The Evangelical Theological Society held its annual meeting in Atlanta from 17-19 November, and I thought I would summarize some of the text-critically relevant papers for those who did not attend.
Russell Fuller and Richard McDonald argued that the study and teaching of Hebrew should be based on the use of Arabic grammatical categories, since it is the closest living language with a long history of grammatical analysis. They suggested that modern linguistic approaches have led to more confusion than insight, and that the use of native Semitic grammatical analyses better explains many phenomena. I must admit that the idea that we even need a paradigm language seems to me unnecessarily limiting. Neither does native Arabic grammar seem to me necessarily to be the best tool for studying Hebrew grammar. Nevertheless, it was a good reminder that we stand in a long line of grammatical tradition, and we would do well not to neglect the study of earlier grammarians and cognate languages.
Benjamin Giffone presented a theological paper on the problem for Evangelical bibliologies of defining a single, definitive text in a tradition that was repeatedly edited. He suggested that it is all but inevitable to have to appeal to "Catholic" arguments from community determination. He raised many insightful, probing theological questions, but unfortunately had no particular answer to give.
Eric Tully presented a helpful model for distinguishing between textual variants in a source language text and translation shifts in a target language text. He suggested gradually accumulating a database of tentative conclusions on individual readings, which can then inform later decisions or be corrected by later decisions. This iterative approach is not particularly new, but it was nice to see it clearly laid out.
Chris Stevens compared Titus in P32 and Sinaiticus, showing that the two are almost completely identical. He also used Sinaiticus to reconstruct the lacunae in P32 (rather than the NA text), further showing how close they are based on the near-perfect fit. I personally am a big fan of comparing the early witnesses to each other directly, rather than through intermediary textual witnesses or editions, so I appreciated that part of his paper.
Michael Kruger reevaluated P.Antinoopolis 12 (0232), a miniature codex containing 2 John. He suggested a 5th century date based on the physical features of the codex and the hand. He noted an error in the editio princeps, which led to a major error in the reconstruction of the codex. While admittedly speculative, he suggested that Hebrews may have been included in the codex along with the Catholic epistles, which would fill up the requisite amount of text indicated by the page numbers on the fragment.

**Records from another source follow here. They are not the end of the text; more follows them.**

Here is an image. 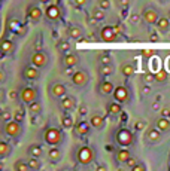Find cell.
<instances>
[{
    "instance_id": "44",
    "label": "cell",
    "mask_w": 170,
    "mask_h": 171,
    "mask_svg": "<svg viewBox=\"0 0 170 171\" xmlns=\"http://www.w3.org/2000/svg\"><path fill=\"white\" fill-rule=\"evenodd\" d=\"M78 113H79L81 116H85V115L88 113V109H87V106H81V107L78 109Z\"/></svg>"
},
{
    "instance_id": "13",
    "label": "cell",
    "mask_w": 170,
    "mask_h": 171,
    "mask_svg": "<svg viewBox=\"0 0 170 171\" xmlns=\"http://www.w3.org/2000/svg\"><path fill=\"white\" fill-rule=\"evenodd\" d=\"M61 107H63L64 110H72V109H75V107H76V100H75V97L66 95L64 98L61 100Z\"/></svg>"
},
{
    "instance_id": "1",
    "label": "cell",
    "mask_w": 170,
    "mask_h": 171,
    "mask_svg": "<svg viewBox=\"0 0 170 171\" xmlns=\"http://www.w3.org/2000/svg\"><path fill=\"white\" fill-rule=\"evenodd\" d=\"M43 138L48 144L51 146H57L63 141V133L58 128H48L43 134Z\"/></svg>"
},
{
    "instance_id": "55",
    "label": "cell",
    "mask_w": 170,
    "mask_h": 171,
    "mask_svg": "<svg viewBox=\"0 0 170 171\" xmlns=\"http://www.w3.org/2000/svg\"><path fill=\"white\" fill-rule=\"evenodd\" d=\"M118 5H123V6H127V5H128V2H127V0H121V2H118Z\"/></svg>"
},
{
    "instance_id": "28",
    "label": "cell",
    "mask_w": 170,
    "mask_h": 171,
    "mask_svg": "<svg viewBox=\"0 0 170 171\" xmlns=\"http://www.w3.org/2000/svg\"><path fill=\"white\" fill-rule=\"evenodd\" d=\"M157 27H158L161 31H167L169 27H170V19H167V18H160L158 22H157Z\"/></svg>"
},
{
    "instance_id": "60",
    "label": "cell",
    "mask_w": 170,
    "mask_h": 171,
    "mask_svg": "<svg viewBox=\"0 0 170 171\" xmlns=\"http://www.w3.org/2000/svg\"><path fill=\"white\" fill-rule=\"evenodd\" d=\"M157 40H158V36H152L151 37V42H157Z\"/></svg>"
},
{
    "instance_id": "42",
    "label": "cell",
    "mask_w": 170,
    "mask_h": 171,
    "mask_svg": "<svg viewBox=\"0 0 170 171\" xmlns=\"http://www.w3.org/2000/svg\"><path fill=\"white\" fill-rule=\"evenodd\" d=\"M100 63H102V66H110V57L109 55H102Z\"/></svg>"
},
{
    "instance_id": "50",
    "label": "cell",
    "mask_w": 170,
    "mask_h": 171,
    "mask_svg": "<svg viewBox=\"0 0 170 171\" xmlns=\"http://www.w3.org/2000/svg\"><path fill=\"white\" fill-rule=\"evenodd\" d=\"M143 127H145V122H142V120L136 122V130H143Z\"/></svg>"
},
{
    "instance_id": "48",
    "label": "cell",
    "mask_w": 170,
    "mask_h": 171,
    "mask_svg": "<svg viewBox=\"0 0 170 171\" xmlns=\"http://www.w3.org/2000/svg\"><path fill=\"white\" fill-rule=\"evenodd\" d=\"M2 119H5V120L11 119V113H9L8 110H3V113H2ZM8 122H9V120H8Z\"/></svg>"
},
{
    "instance_id": "43",
    "label": "cell",
    "mask_w": 170,
    "mask_h": 171,
    "mask_svg": "<svg viewBox=\"0 0 170 171\" xmlns=\"http://www.w3.org/2000/svg\"><path fill=\"white\" fill-rule=\"evenodd\" d=\"M143 79H145V82H152V81H155V75H152V73H146V75L143 76Z\"/></svg>"
},
{
    "instance_id": "5",
    "label": "cell",
    "mask_w": 170,
    "mask_h": 171,
    "mask_svg": "<svg viewBox=\"0 0 170 171\" xmlns=\"http://www.w3.org/2000/svg\"><path fill=\"white\" fill-rule=\"evenodd\" d=\"M113 98L119 104L121 103H127L128 98H130V94H128L127 88L126 86H118V88H115V91H113Z\"/></svg>"
},
{
    "instance_id": "3",
    "label": "cell",
    "mask_w": 170,
    "mask_h": 171,
    "mask_svg": "<svg viewBox=\"0 0 170 171\" xmlns=\"http://www.w3.org/2000/svg\"><path fill=\"white\" fill-rule=\"evenodd\" d=\"M78 161L82 164V165H88V164H91L93 162V159H94V152H93V149L91 147H88V146H84V147H81L79 150H78Z\"/></svg>"
},
{
    "instance_id": "56",
    "label": "cell",
    "mask_w": 170,
    "mask_h": 171,
    "mask_svg": "<svg viewBox=\"0 0 170 171\" xmlns=\"http://www.w3.org/2000/svg\"><path fill=\"white\" fill-rule=\"evenodd\" d=\"M121 120H123V122L127 120V115H126V113H121Z\"/></svg>"
},
{
    "instance_id": "53",
    "label": "cell",
    "mask_w": 170,
    "mask_h": 171,
    "mask_svg": "<svg viewBox=\"0 0 170 171\" xmlns=\"http://www.w3.org/2000/svg\"><path fill=\"white\" fill-rule=\"evenodd\" d=\"M95 171H108V168L105 165H99V167L95 168Z\"/></svg>"
},
{
    "instance_id": "37",
    "label": "cell",
    "mask_w": 170,
    "mask_h": 171,
    "mask_svg": "<svg viewBox=\"0 0 170 171\" xmlns=\"http://www.w3.org/2000/svg\"><path fill=\"white\" fill-rule=\"evenodd\" d=\"M93 18H94L95 21H100V19L105 18V12H103L102 9H94V11H93Z\"/></svg>"
},
{
    "instance_id": "41",
    "label": "cell",
    "mask_w": 170,
    "mask_h": 171,
    "mask_svg": "<svg viewBox=\"0 0 170 171\" xmlns=\"http://www.w3.org/2000/svg\"><path fill=\"white\" fill-rule=\"evenodd\" d=\"M128 21H130L131 24H139V21H140V16H139L137 14H131V15L128 16Z\"/></svg>"
},
{
    "instance_id": "63",
    "label": "cell",
    "mask_w": 170,
    "mask_h": 171,
    "mask_svg": "<svg viewBox=\"0 0 170 171\" xmlns=\"http://www.w3.org/2000/svg\"><path fill=\"white\" fill-rule=\"evenodd\" d=\"M169 19H170V14H169Z\"/></svg>"
},
{
    "instance_id": "34",
    "label": "cell",
    "mask_w": 170,
    "mask_h": 171,
    "mask_svg": "<svg viewBox=\"0 0 170 171\" xmlns=\"http://www.w3.org/2000/svg\"><path fill=\"white\" fill-rule=\"evenodd\" d=\"M61 124H63L64 128H72V127H73V118H72V116H67V115L63 116Z\"/></svg>"
},
{
    "instance_id": "23",
    "label": "cell",
    "mask_w": 170,
    "mask_h": 171,
    "mask_svg": "<svg viewBox=\"0 0 170 171\" xmlns=\"http://www.w3.org/2000/svg\"><path fill=\"white\" fill-rule=\"evenodd\" d=\"M157 130H160V131H169L170 130V120L167 118H160L157 120Z\"/></svg>"
},
{
    "instance_id": "15",
    "label": "cell",
    "mask_w": 170,
    "mask_h": 171,
    "mask_svg": "<svg viewBox=\"0 0 170 171\" xmlns=\"http://www.w3.org/2000/svg\"><path fill=\"white\" fill-rule=\"evenodd\" d=\"M75 130H76V134L78 135H87L90 133V122L79 120L78 124H76V127H75Z\"/></svg>"
},
{
    "instance_id": "49",
    "label": "cell",
    "mask_w": 170,
    "mask_h": 171,
    "mask_svg": "<svg viewBox=\"0 0 170 171\" xmlns=\"http://www.w3.org/2000/svg\"><path fill=\"white\" fill-rule=\"evenodd\" d=\"M127 165H128V167H131V168H134V167L137 165V164H136V159H134V158H130V159H128V162H127Z\"/></svg>"
},
{
    "instance_id": "17",
    "label": "cell",
    "mask_w": 170,
    "mask_h": 171,
    "mask_svg": "<svg viewBox=\"0 0 170 171\" xmlns=\"http://www.w3.org/2000/svg\"><path fill=\"white\" fill-rule=\"evenodd\" d=\"M0 48H2V52H3V54H12L14 49H15V45H14L12 40L3 39V40H2V45H0Z\"/></svg>"
},
{
    "instance_id": "14",
    "label": "cell",
    "mask_w": 170,
    "mask_h": 171,
    "mask_svg": "<svg viewBox=\"0 0 170 171\" xmlns=\"http://www.w3.org/2000/svg\"><path fill=\"white\" fill-rule=\"evenodd\" d=\"M78 63H79V58H78V55H76V54H67V55L63 58V64H64L67 68L75 67Z\"/></svg>"
},
{
    "instance_id": "54",
    "label": "cell",
    "mask_w": 170,
    "mask_h": 171,
    "mask_svg": "<svg viewBox=\"0 0 170 171\" xmlns=\"http://www.w3.org/2000/svg\"><path fill=\"white\" fill-rule=\"evenodd\" d=\"M152 54H154L152 51H145V52H143V55H145V57H151Z\"/></svg>"
},
{
    "instance_id": "46",
    "label": "cell",
    "mask_w": 170,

Tomas Bokedal reviewed the history of the study of the nomina sacra, suggesting that Jesus was the primary member of the group of five reflecting an early core. He suggests the other names were chosen to line up with Christological creeds, indicating titles attributed to Jesus. This, of course, would imply a Christian origin for the nomina sacra.
Eric Mitchell presented on an unpublished fragment of Deuteronomy located at the Southwestern Baptist Theological Seminary. I missed the first part of the presentation, but if I understand correctly, it is a late 1st century BCE fragment from Qumran with regular morphologically long 2mp suffixes, but only one (semi-)meaningful difference from the MT. Unfortunately, the fragment reads the broken word י]בחר, so I don't know if it is possible to tell whether it read the perfect (SP) or imperfect (MT) in that important ideological difference, though Eric reconstructed with the MT.
I caught the last part of Peter Gurry's paper on the textual variants in the divorce passages in the Gospels in light of the Coherence-Based Genealogical Method. Among other things, he suggested that genealogical coherence suggests a preference for a longer reading in Matt. 19:9.
Nicholas Perrin argued against Watson that P. Egerton 2 does not witness to a pre-Johannine source, but is rather secondary. Among other arguments, he suggests that key stylistic features of the common text are part of broader themes in John that cannot be explained on the basis of P. Egerton 2 alone.
David Yoon looked at the use of ekthesis (putting the first letter of a line in the margin for visual prominence) in Galatians in Sinaiticus, suggesting that the text segments divided by ekthesis cannot be identified as paragraphs according to modern understandings, since they occur too frequently and sometimes even mid-sentence. He did not come to a definitive conclusion as to what exactly was the function of the scribal practice.